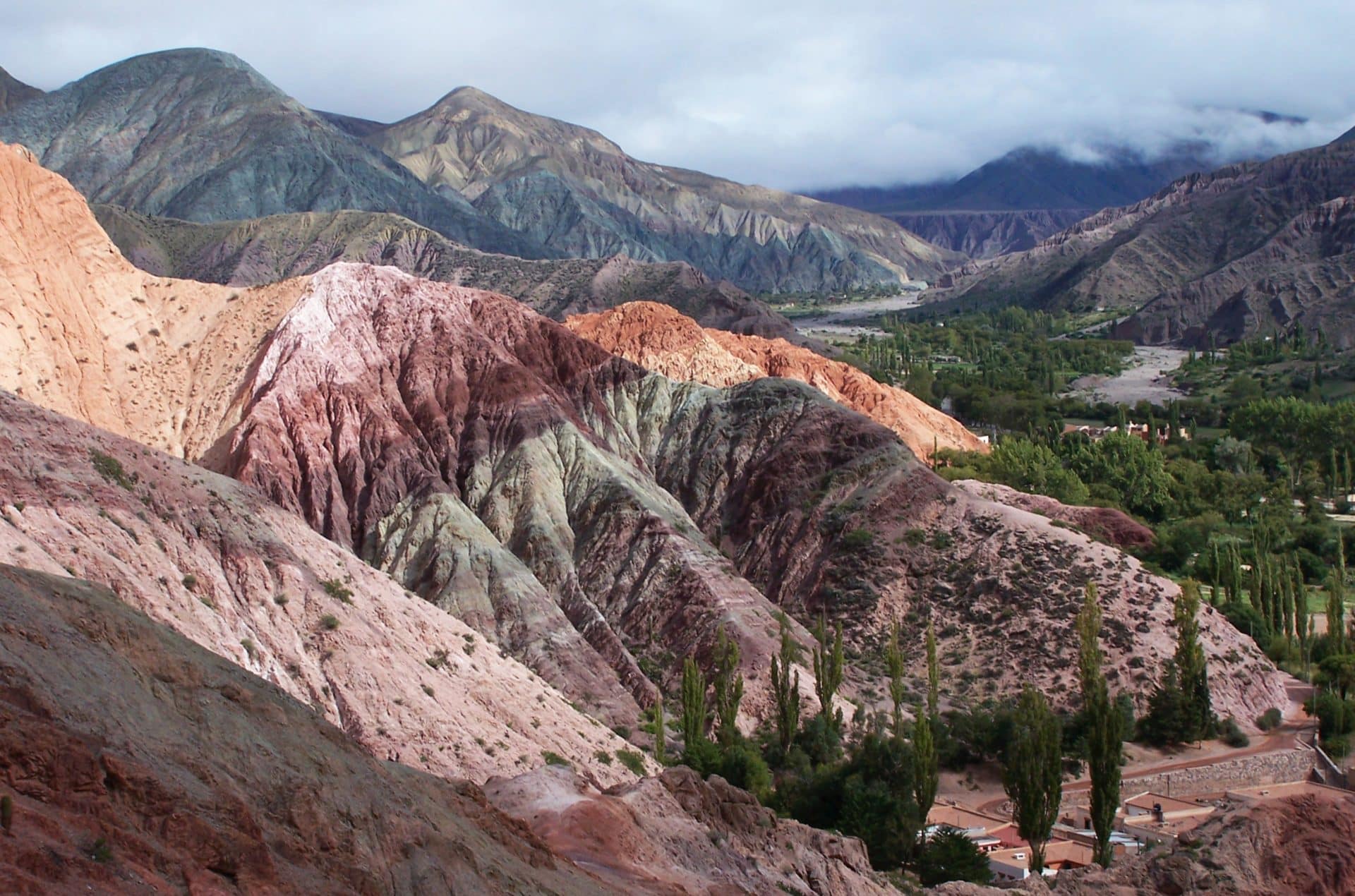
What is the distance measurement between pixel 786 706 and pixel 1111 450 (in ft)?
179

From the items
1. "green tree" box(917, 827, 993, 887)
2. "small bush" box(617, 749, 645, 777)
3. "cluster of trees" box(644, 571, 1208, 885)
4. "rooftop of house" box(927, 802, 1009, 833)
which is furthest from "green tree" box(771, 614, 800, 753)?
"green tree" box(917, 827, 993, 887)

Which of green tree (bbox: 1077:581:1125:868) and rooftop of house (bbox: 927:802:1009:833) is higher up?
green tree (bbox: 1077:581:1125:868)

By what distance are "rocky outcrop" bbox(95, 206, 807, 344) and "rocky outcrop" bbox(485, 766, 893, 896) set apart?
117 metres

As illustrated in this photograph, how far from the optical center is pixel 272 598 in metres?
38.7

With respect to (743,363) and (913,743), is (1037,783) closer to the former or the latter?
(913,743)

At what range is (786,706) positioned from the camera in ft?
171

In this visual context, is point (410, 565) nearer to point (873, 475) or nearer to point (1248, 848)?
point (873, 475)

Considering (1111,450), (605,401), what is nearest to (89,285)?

-.-.-

Short exercise = Copy every entry above word for word, leaving out the pictures.

Answer below =
What is the distance measurement between pixel 786 706 and pixel 1111 450 (in ft)?
179

From the items
1. "green tree" box(917, 827, 993, 887)
2. "small bush" box(617, 749, 645, 777)
3. "cluster of trees" box(644, 571, 1208, 885)
4. "rooftop of house" box(927, 802, 1009, 833)
which is furthest from "green tree" box(771, 614, 800, 753)?
"green tree" box(917, 827, 993, 887)

Which of green tree (bbox: 1077:581:1125:868) and rooftop of house (bbox: 927:802:1009:833) is higher up?
green tree (bbox: 1077:581:1125:868)

By what distance are "rocky outcrop" bbox(95, 206, 807, 344) and "rocky outcrop" bbox(485, 766, 893, 896) set apart?
117 metres

As illustrated in this photograph, how far from the optical center is pixel 272 598 in metres?
38.7

With respect to (743,363) and (913,743), is (1037,783) closer to the former or the latter?
(913,743)

At what range is (786,706) positioned from the camera in ft?
171

In this visual context, is point (410, 565) nearer to point (873, 475) or nearer to point (1248, 848)?
point (873, 475)

Considering (1111,450), (605,401), what is nearest to (89,285)?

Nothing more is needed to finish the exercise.